Na tradição anglo-americana, os Conselhos de Curadores atuam como guias estratégicos das instituições e, não só elegem o reitor, como escrutinam o governo corrente da universidade. Sendo a grande maioria das universidades criadas e financiadas pelos estados federados norte-americanos ou pelos governos das “nações” britânicas, cabe-lhes definir as grandes orientações e a nomeação dos curadores. Estes conselhos têm a função de afastar o governador e o congresso estatal da interferência na vida corrente da universidade, mas este poder político democraticamente eleito não perde a capacidade de definir em cada momento o que vê como interesse público ou bem comum e atuar consequentemente. Mandatos bastante longos e desencontrados dos curadores dão vida e memória própria a este conselho. Na grande maioria dos países do continente europeu, o governo retém um poder de intervenção nos órgãos de governo de topo e na escolha dos reitores, apesar de não intervir na gestão corrente. Isto é autonomia de governo sem prejudicar a prossecução do interesse público. Muito naturalmente, a autogestão das universidades e politécnicos portugueses leva a que respondam aos próprios interesses, principalmente dos docentes. Os alunos têm os seus próprios interesses de iniciar uma carreira política, tendo acesso aos financiamentos e outras receitas das associações de estudantes. O interesse público é secundário. A oferta educativa é gerada pelo mercado da procura estudantil e assim se aproxima dos interesses deste público. Também não espanta que, para o Conselho Geral, as propinas sejam sempre demasiado elevadas e que o financiamento estatal seja sempre demasiado curto.
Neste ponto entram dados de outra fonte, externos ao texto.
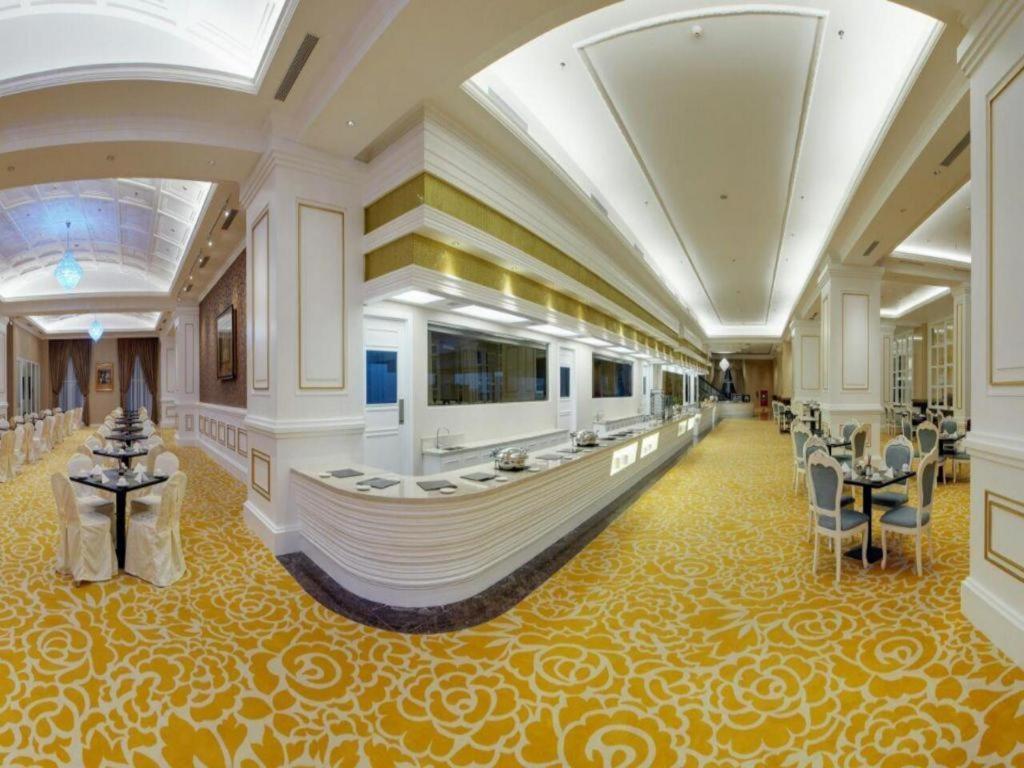 Adimulia 4* Medan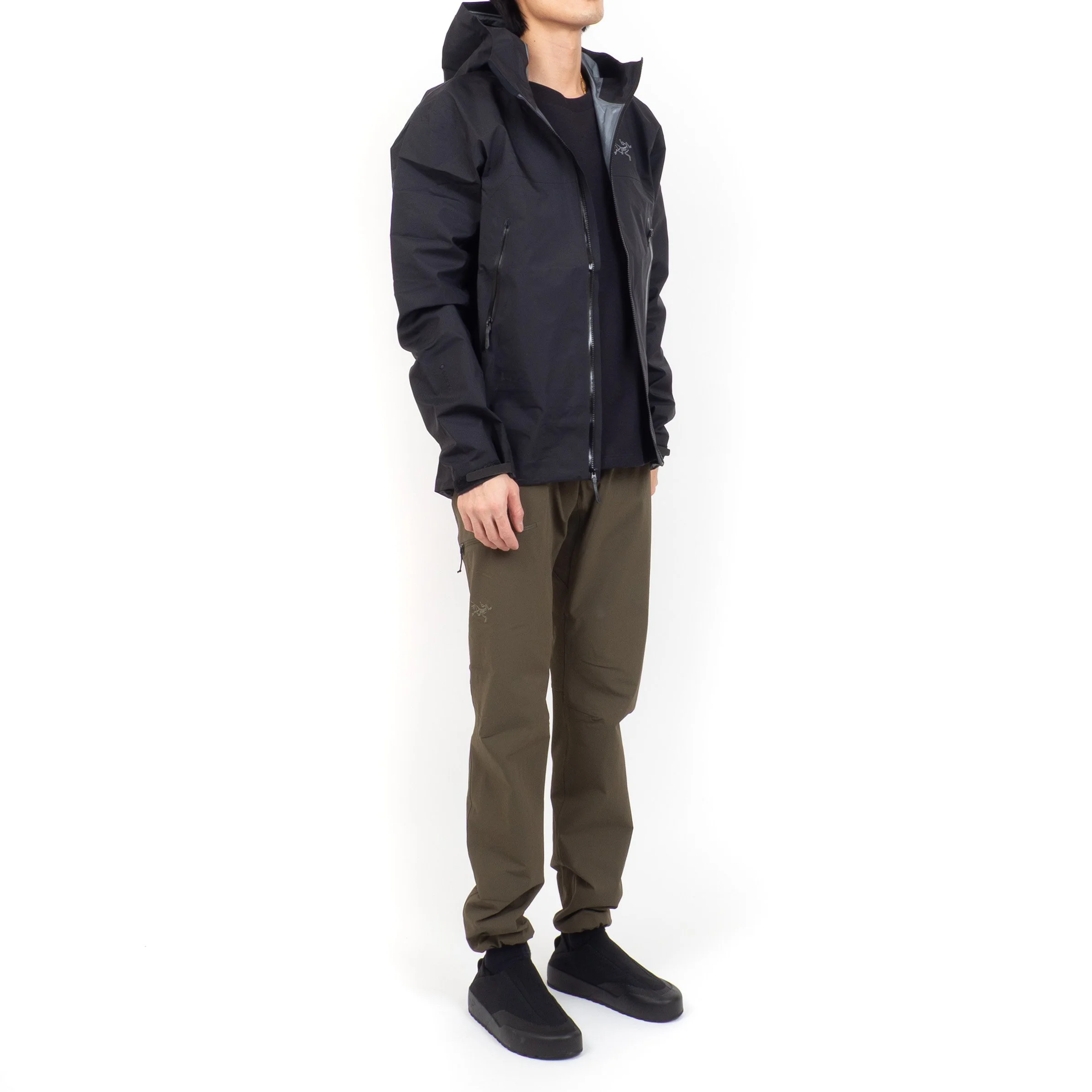 Arc-Beta-Jacket-Black-02.jpg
A Espanha mantém um processo de eleição de reitor com votação de toda a comunidade universitária, professores, alunos e funcionários, com pesos definidos para cada um destes grupos. Uma consequência natural é a total partidarização (e sindicalização) do processo. Nenhum professor tem os meios para organizar uma campanha eleitoral que chegue aos milhares de professores e funcionários e às dezenas de milhar de alunos. Em Portugal, a partidarização dos processos eleitorais internos tem-se tornado mais visível. Um grande alargamento do colégio eleitoral vai agravar o processo. E note-se a contradição aparente de ser a maioria política atual e inverter um caminho aberto para a responsabilização externa que foi iniciado por uma maioria socialista. Autonomia não significa autogestão e concordaremos que autogestão não é democracia.